Young age, history of active smoking, and cocaine use are common clinical features in patients with acute coronary syndrome due to an eroded plaque.
Conservative treatment without stent implantation, maintaining dual antiplatelet therapy with a potent P2Y12 inhibitor, if possible, is a safe strategy in cases of eroded plaque as a cause of the acute coronary syndrome.
Introduction
Acute coronary syndrome (ACS) continues to be one of the main causes of morbidity and mortality in the world.1 Classically, plaque rupture is recognized as the main cause of ACS, but other possible mechanisms, such as plaque erosion (PE) or calcified nodules have been described.2 An improvement in intravascular imaging techniques has enabled a more precise characterization of atherosclerotic plaques.

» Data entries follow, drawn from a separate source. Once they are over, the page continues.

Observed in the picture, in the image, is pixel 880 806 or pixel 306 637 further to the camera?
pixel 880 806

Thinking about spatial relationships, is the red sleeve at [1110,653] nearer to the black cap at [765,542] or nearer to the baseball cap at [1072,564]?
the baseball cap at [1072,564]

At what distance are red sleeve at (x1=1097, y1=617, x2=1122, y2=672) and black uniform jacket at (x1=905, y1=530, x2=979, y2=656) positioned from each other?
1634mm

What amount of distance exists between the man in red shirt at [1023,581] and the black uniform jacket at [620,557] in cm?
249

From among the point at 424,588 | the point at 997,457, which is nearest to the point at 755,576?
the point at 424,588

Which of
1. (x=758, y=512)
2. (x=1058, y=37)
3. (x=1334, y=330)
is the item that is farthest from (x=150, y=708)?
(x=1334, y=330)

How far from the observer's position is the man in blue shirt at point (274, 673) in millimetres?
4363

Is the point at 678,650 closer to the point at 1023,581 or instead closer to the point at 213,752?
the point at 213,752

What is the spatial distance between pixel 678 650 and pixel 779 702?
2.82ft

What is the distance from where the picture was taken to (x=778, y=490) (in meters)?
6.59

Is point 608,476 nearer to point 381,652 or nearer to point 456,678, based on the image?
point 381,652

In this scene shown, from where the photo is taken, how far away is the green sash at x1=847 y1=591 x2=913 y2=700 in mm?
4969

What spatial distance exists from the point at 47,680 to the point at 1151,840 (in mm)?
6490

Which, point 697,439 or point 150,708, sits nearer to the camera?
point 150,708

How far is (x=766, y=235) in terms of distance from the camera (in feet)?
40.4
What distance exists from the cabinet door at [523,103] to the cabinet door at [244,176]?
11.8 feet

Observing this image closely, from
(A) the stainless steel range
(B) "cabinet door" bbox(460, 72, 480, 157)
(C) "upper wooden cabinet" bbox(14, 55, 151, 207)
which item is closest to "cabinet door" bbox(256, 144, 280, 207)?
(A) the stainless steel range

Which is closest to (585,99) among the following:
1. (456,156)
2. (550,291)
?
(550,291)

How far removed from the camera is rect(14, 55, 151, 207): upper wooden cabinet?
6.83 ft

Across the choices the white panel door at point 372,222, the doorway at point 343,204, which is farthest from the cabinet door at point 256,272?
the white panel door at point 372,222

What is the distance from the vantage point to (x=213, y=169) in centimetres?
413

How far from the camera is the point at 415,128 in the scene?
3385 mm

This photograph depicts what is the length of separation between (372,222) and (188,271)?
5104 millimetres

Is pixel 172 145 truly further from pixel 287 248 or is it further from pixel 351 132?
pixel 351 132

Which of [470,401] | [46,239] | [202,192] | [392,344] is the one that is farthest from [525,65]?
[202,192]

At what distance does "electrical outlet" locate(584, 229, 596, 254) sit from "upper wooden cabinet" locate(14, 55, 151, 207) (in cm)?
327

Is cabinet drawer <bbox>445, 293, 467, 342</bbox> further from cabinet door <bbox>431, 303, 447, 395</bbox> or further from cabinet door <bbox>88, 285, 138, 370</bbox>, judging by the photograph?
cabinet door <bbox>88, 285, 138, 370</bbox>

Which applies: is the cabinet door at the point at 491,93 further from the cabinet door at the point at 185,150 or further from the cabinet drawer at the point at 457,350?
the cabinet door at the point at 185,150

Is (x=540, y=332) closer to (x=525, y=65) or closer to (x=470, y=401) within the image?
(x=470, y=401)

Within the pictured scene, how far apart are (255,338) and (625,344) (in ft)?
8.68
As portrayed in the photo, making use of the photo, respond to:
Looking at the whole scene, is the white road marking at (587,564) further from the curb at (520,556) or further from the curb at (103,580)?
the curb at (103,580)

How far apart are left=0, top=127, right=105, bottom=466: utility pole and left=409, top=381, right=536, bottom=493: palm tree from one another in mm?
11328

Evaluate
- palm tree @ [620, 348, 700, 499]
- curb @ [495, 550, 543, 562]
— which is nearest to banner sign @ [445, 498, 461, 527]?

The use of optical coherence tomography (OCT) in the setting of ACS has demonstrated PE is not an infrequent cause of ST-segment elevation myocardial infarction (STEMI), being present in 20–40% of cases.2–4 Optical coherence tomography is also used to guide coronary interventions and as an aid in therapeutic decision-making, in addition to evaluating outcomes.
We present the case of an ACS patient caused by PE demonstrated by OCT and whose management was conservative with medical treatment after thrombus aspiration.
Timeline
| Time 0, arrived at emergency department | A 45-year-old man presented at emergency department due to chest pain and was diagnosed with inferior ST-segment elevation myocardial infarction. |
| 30 min later | Emergent coronary angiography showed thrombotic occlusion of the mid-distal segment of the right coronary artery, and no lesions in the left coronary arteries. |
| 35 min later | Optical coherence tomography imaging after successful mechanical thrombectomy revealed an eroded plaque at the level of the vessel occlusion, without significant stenosis. Medical treatment was decided. |
| 10 days later | Patient was discharged from the hospital. |
| 9 months later | Patient remains uneventful and asymptomatic at follow-up. |
Case presentation
The patient was a 45-year-old man with a history of active smoking (between 10 and 20 cigarettes per day from the age of 14) and frequent use of cocaine. He had no other cardiovascular risk factors neither family nor personal history of heart disease. He had mental and behavioural disorders secondary to psychotropic drug and was treated for pulmonary tuberculosis 7 years ago. His active medication consisted in quetiapine, sertraline, and omeprazole.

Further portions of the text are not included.